Material provided:

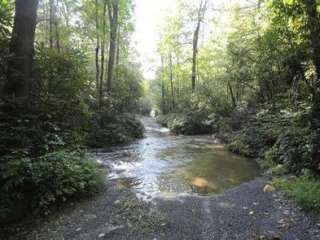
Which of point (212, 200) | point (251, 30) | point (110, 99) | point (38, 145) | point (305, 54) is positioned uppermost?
point (251, 30)

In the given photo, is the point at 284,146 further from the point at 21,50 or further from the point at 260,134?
the point at 21,50

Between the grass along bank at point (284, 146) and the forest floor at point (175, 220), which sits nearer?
the forest floor at point (175, 220)

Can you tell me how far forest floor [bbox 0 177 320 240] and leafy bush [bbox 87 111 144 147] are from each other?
6396 millimetres

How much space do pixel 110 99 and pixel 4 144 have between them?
9.08 meters

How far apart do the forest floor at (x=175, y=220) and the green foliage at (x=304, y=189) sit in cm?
16

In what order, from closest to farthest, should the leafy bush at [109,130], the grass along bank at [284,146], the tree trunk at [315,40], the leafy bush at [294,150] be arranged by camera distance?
1. the grass along bank at [284,146]
2. the leafy bush at [294,150]
3. the tree trunk at [315,40]
4. the leafy bush at [109,130]

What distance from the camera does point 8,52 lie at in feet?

Task description:
Repeat the entries verbatim, from the start of the entries through the line containing "9.08 meters", including both ends. Leave the pictures out.

Right answer:
Which of point (212, 200) | point (251, 30) | point (110, 99) | point (38, 145) | point (305, 54) is positioned uppermost?
point (251, 30)

In the given photo, is the point at 284,146 further from the point at 21,50 or further from the point at 260,134?
the point at 21,50

Between the grass along bank at point (284, 146) and the forest floor at point (175, 220), which sits nearer?
the forest floor at point (175, 220)

Can you tell me how far forest floor [bbox 0 177 320 240] and leafy bush [bbox 87 111 144 147] are from each other?
6396 millimetres

How much space do pixel 110 99 and pixel 4 144 have between them?
9.08 meters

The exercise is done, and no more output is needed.